Grain: 84% imo (sweet potato) & 16% rice
Location: Minamisatsuma, Kagoshima Prefecture, Kyushu, Japan
Koji: black (kuro)
We started the imo tastings with the easily drinkable, unassuming Kuro Kirishima. Neither of those words would be used to describe Kaikouzu. This is a single distilled imo using the golden chestnut sweet potato local to this region of Japan. This shochu smells like sweet potato in an oddly earthy way – almost unwashed.
The taste is a kick in the teeth – sweet yet biting. And it’s a big bite. Some anise. Some cigar smoke. This is not for the faint of heart (or palate). There’s a lot going on here before it smooths out into a mellow aftertaste. Oddly, it leaves you wanting that next sip almost immediately to experience the rollercoaster all over again.

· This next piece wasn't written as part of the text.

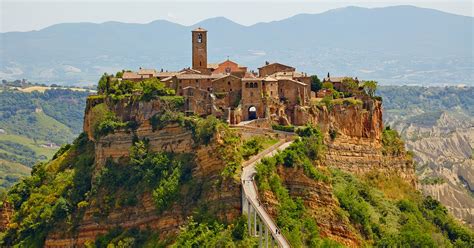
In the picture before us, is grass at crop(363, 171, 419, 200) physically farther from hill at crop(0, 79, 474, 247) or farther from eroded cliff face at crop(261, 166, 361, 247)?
eroded cliff face at crop(261, 166, 361, 247)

This isn’t quite as whisky-ish as some of the aged or awamori shochus, but it’s got a big taste all its own. And I mean big.
The Verdict: Recommended
This is not a starter shochu. If you’re looking for a vodka substitute or something for a cocktail, look elsewhere. Kaikouzu is a big boy (grown up) imo – one you’ll find yourself coming back to time and again if you develop a taste for it. The bright orange label (picture doesn’t do it justice) is easy to remember. And worth finding if you’re ready to explore.